Planting the tea tree oil plant is done by sowing seeds. Seeds have to be sown in the spring or autumn season in the moist soil and warm greenhouse. For better growth of the plant,  ventilation is also necessary. The seeds of the plant can take 12 months to develop.

Watering

The Tea tree oil plant requires watering regularly, but over watering is not good. After planting, pruning is best to maintain the shape of the plant. It requires frequent watering. During the growing season, it requires a great deal of watering. If the plant is grown in the pot then it requires a lot of water.

Temperature and Humidity

Tea tree oil plants can tolerate temperature of -7 degree C. For best results this plant requires warm and humid conditions. This plant is not winter hardy. In indoor growing, a sunny window is ideal and for outdoor growing, full sunlight is best for the growth of the plant. If the temperature is too dry and cold, then the leaf drop will occur.

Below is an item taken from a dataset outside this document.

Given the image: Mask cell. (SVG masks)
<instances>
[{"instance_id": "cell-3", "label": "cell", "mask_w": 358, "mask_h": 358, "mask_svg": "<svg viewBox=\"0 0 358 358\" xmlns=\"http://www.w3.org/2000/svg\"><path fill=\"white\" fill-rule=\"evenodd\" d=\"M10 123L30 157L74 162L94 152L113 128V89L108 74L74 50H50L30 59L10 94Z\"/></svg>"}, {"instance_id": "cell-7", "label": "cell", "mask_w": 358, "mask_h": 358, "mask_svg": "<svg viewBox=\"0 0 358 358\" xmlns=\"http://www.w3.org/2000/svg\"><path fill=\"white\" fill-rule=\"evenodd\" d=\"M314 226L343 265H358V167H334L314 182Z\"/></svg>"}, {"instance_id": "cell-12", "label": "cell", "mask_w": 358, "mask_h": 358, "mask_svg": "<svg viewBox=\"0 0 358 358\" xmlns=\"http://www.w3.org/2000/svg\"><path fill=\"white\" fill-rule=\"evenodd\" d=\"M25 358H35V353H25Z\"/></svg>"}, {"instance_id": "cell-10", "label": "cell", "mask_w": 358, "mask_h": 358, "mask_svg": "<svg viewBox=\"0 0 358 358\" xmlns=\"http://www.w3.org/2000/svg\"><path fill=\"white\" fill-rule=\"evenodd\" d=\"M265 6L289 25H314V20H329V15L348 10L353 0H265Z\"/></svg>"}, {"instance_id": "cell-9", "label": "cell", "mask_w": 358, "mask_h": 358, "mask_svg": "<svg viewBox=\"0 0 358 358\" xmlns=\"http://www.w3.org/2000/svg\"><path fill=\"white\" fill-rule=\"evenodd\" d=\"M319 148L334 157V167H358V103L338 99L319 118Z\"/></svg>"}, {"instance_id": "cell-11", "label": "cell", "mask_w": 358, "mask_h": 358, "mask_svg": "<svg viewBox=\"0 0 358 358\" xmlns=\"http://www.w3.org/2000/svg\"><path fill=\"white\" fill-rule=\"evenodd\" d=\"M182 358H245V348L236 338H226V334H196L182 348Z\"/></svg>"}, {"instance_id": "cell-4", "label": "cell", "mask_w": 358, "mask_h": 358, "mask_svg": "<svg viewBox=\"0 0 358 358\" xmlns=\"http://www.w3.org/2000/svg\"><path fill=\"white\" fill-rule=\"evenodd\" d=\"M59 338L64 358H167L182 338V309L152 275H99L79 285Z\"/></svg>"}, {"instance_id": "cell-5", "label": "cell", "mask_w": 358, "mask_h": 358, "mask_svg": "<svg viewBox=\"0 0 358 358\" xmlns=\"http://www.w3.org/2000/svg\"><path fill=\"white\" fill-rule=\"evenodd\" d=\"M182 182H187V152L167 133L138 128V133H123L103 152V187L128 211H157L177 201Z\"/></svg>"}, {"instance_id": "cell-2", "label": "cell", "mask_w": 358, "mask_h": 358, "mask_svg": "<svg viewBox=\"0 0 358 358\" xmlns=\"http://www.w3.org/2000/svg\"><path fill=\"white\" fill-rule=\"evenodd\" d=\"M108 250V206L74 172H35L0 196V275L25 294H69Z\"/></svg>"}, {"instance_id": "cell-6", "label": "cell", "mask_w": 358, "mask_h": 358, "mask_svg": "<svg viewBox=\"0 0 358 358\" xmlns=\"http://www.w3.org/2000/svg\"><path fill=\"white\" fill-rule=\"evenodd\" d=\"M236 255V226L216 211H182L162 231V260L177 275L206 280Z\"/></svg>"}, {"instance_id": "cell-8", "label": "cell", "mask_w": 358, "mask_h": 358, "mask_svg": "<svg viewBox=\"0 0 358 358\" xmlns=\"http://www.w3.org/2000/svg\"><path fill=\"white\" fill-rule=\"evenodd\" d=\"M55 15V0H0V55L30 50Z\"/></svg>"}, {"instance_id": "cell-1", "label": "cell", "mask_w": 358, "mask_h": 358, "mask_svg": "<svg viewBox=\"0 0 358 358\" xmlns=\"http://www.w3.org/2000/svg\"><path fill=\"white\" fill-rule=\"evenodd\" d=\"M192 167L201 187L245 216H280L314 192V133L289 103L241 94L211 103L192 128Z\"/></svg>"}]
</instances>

Flowering and Maturing Care

The Tea tree oil plant requires less care and maintenance. It can tolerate shade and can survive in most soils. It requires fertilizers for the growth of plants. Organic fertilizers are also essential because they keep the roots healthy. In the first season, it requires protection from the cold. Liquid fertilizers are good for them.

Harvest

The plant is harvested annually. Its leaves are harvested when they are fully mature. Harvesting is done by the big machines and also picking by hand in regular rotation in the spring and late summer season.

Pests and Pesticides

Tea tree oil is used as an insecticide for the plants. So pests and diseases are hardly ever an issue for the plant because its oil is strong. Mealy bug is one pest which attacks the tea tree plant.

Uses

The tea tree oil is used for medicinal purpose. Its leaves are used to treat headache and other ailments. Tea tree oil is used in cosmetics. It is used to treat minor burns and severe acne problems. As an herbal remedy it is directly applied to the skin to treat wounds. It boosts the immune system and is helpful in treating cancer. This oil is found in shampoos, antiseptic first aid, deodorants and household cleaning products. For respiratory illness and cold, the drops of this oil are added into a vaporizer for inhalation of its vapor. Its drops are also added to bath water. This oil is also mixed in water as a mouthwash.  It is used to treat all types of skin infections. It also helps in soothing sunburns and insect bites. It reduces rashes and also acts in relieving itchiness from rashes and asthma and breathing conditions. It is also used in the homemade toothpastes. It is used to treat ringworms and warts. This oil is used to treat sore throats and is also helpful in healing vaginal yeast infections.